RAM (peak)~150–250 MB during sync/import or many concurrent clients. Comfortable on a mid-range phone.
CPU / LMK / thermalNegligible at runtime (event-driven daemon). The heavy cost is the source build, which we deliberately avoid — the extract path has zero on-device build cost.
Storage~30–40 MB installed (binary + web-vault on ext4).
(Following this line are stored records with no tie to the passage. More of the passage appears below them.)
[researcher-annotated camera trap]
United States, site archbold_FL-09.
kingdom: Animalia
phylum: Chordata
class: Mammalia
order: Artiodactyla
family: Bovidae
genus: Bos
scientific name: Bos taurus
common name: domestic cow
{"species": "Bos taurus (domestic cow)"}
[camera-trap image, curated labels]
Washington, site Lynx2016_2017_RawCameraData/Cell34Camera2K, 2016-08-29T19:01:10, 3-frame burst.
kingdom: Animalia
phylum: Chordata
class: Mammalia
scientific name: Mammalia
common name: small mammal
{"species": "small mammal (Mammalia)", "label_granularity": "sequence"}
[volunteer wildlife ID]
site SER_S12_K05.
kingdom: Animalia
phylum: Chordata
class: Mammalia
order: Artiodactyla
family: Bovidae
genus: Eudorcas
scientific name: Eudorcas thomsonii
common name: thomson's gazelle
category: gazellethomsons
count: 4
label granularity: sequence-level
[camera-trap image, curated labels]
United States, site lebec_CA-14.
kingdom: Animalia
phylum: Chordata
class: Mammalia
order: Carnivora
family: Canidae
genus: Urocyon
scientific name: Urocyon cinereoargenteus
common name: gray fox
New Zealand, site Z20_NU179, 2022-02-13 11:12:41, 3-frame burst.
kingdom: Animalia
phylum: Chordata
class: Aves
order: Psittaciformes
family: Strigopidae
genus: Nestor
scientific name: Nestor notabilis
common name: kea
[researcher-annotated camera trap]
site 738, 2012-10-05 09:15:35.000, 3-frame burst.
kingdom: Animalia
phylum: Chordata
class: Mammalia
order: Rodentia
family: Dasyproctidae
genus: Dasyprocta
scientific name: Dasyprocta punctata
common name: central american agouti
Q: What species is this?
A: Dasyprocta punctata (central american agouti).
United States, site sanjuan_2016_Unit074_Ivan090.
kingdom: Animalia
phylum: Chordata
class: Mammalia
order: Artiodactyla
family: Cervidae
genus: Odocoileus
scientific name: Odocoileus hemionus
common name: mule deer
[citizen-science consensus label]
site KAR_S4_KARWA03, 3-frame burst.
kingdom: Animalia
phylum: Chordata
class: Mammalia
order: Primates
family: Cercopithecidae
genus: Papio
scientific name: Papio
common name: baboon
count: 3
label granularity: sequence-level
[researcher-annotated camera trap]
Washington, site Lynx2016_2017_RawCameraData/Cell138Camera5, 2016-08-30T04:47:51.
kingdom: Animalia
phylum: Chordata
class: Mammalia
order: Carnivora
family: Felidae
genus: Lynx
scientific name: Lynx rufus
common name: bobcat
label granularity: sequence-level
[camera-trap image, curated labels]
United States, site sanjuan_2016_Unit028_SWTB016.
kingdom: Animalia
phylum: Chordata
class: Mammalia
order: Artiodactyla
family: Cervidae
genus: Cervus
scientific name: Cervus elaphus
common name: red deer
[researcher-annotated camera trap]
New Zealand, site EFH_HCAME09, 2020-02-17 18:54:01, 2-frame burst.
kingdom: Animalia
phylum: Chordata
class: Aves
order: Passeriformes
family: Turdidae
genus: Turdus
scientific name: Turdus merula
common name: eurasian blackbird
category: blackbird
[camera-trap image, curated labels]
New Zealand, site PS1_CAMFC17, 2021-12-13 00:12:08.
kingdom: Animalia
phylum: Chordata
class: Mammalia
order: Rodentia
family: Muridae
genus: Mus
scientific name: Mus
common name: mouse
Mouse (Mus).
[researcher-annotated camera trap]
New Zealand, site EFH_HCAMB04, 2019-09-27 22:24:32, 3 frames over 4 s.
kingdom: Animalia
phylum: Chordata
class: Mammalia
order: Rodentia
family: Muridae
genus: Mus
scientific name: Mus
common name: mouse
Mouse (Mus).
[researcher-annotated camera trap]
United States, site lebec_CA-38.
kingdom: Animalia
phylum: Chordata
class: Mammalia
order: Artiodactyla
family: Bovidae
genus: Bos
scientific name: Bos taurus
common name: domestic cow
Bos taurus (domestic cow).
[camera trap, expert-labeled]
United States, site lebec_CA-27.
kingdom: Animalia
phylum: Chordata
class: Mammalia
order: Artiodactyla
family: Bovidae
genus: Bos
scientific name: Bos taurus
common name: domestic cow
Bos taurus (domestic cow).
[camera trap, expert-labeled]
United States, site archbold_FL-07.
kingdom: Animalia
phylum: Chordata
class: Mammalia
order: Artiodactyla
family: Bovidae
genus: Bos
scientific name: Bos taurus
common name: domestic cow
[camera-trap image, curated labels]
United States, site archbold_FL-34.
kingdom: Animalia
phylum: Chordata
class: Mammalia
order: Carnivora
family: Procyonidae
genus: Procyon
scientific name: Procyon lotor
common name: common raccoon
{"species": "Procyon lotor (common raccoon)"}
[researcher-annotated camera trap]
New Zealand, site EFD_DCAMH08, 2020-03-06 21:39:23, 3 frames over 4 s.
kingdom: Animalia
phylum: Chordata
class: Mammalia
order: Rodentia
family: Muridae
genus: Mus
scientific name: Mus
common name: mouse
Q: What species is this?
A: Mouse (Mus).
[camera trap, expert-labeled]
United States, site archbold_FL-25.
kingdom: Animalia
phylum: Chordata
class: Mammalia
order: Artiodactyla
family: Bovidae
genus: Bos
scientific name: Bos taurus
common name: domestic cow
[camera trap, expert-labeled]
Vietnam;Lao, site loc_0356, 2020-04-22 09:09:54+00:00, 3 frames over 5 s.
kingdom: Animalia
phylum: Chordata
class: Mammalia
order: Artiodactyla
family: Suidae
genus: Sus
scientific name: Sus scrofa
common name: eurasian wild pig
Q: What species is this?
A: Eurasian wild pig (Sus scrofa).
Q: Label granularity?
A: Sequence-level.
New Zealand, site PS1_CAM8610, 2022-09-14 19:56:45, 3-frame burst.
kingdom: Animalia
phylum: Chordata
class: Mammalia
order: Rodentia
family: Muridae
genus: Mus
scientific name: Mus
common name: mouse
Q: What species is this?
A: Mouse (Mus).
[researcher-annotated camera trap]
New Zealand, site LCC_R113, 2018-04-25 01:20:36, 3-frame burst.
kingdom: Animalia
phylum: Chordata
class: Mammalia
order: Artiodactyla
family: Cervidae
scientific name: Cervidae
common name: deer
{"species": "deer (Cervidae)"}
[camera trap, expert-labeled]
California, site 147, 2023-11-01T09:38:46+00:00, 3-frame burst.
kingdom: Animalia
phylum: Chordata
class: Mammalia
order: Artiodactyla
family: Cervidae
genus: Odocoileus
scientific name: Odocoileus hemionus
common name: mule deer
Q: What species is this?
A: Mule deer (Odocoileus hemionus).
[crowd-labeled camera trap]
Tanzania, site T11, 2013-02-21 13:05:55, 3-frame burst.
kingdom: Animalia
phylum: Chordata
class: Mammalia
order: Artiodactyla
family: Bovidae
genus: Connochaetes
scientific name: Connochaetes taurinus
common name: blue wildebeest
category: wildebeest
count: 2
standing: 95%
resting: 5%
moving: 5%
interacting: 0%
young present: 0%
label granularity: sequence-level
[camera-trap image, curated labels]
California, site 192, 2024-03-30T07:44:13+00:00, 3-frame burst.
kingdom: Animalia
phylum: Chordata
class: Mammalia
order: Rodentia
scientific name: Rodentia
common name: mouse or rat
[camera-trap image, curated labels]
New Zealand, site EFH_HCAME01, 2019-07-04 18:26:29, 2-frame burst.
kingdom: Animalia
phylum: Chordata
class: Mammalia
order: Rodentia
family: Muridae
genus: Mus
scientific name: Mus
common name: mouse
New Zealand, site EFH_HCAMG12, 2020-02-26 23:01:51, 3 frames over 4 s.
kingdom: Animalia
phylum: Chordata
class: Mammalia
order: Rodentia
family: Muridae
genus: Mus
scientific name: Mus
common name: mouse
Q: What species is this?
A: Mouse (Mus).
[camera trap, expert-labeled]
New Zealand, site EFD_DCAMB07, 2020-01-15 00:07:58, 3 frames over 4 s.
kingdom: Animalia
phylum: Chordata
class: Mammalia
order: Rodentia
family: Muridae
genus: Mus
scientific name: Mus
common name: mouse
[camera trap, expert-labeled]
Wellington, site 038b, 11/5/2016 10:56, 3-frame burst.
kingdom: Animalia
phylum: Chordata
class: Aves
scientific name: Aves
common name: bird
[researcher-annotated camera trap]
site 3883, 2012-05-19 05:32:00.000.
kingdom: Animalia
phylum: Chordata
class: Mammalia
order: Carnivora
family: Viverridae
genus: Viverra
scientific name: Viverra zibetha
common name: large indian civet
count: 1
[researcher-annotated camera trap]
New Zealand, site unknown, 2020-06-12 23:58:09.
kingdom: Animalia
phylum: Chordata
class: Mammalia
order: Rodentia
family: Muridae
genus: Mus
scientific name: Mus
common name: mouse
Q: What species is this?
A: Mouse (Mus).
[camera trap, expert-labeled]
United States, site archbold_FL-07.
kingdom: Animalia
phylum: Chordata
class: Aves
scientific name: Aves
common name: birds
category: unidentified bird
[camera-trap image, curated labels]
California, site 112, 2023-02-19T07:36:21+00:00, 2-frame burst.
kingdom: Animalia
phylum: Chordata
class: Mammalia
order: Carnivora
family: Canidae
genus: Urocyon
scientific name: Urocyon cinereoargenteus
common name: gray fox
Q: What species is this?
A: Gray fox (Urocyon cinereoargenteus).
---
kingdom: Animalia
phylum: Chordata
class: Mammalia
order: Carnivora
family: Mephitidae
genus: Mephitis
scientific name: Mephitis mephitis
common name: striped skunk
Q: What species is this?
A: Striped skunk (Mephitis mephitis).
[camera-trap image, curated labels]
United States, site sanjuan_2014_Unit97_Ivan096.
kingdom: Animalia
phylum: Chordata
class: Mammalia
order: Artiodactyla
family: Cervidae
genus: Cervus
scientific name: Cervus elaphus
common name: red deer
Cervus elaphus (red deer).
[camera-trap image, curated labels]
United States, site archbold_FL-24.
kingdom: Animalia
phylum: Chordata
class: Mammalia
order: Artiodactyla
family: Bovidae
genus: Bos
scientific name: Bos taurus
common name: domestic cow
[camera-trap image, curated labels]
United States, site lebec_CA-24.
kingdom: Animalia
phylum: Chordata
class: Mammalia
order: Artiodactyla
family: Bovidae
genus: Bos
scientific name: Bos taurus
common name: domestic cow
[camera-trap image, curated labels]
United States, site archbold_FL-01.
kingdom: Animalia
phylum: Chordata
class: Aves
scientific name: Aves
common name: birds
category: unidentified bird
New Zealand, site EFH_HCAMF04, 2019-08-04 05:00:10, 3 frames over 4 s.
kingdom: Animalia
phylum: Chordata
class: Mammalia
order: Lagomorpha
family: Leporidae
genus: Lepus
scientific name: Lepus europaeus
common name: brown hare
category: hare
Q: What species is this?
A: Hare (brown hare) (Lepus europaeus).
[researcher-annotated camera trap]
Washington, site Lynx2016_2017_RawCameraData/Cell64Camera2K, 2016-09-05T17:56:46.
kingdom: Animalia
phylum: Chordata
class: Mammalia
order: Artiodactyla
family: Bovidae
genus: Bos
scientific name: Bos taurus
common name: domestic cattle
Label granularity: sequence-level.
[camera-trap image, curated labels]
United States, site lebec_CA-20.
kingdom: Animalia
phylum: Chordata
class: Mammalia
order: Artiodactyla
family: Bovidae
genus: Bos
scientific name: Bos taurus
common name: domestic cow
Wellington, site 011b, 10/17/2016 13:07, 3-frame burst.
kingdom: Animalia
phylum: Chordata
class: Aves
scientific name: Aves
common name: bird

DB grows slowly; attachments are small.
Supply chain⚠️ The genuine trade-off: no upstream binary checksum. Trust is rooted at the official image digest + a self-derived binary hash. Re-derive on every bump.
Upgrade fragilityMedium: re-extract + re-hash binary AND version-matched web-vault each bump; one-way auto-migrations → back up first.
Auth boundary⚠️ Native clients need a CF Access service-token exemption — never the interactive gate.
CF tunnel ~100 MB capA non-issue (vault attachments are tiny); documented for completeness.

Enabling

# .env
ENABLE_VAULTWARDEN=true

Then ./pocket.sh → Install (or scripts/install.sh), and in the Cloudflare dashboard add the public hostname and the service-token exemption for vault.${DOMAIN}. To disable: set ENABLE_VAULTWARDEN=false and stop it (scripts/ops/restart.sh / start-stack.sh).

See also

  • APP_AUTH.md — the service-token vs login-gate distinction.
  • SECURITY.md — the loopback-only edge model + the body-size cap.
  • BACKUPS.md — DB backups (do one before every upgrade).
  • UPDATING.md — version pins + scripts/ops/update.sh.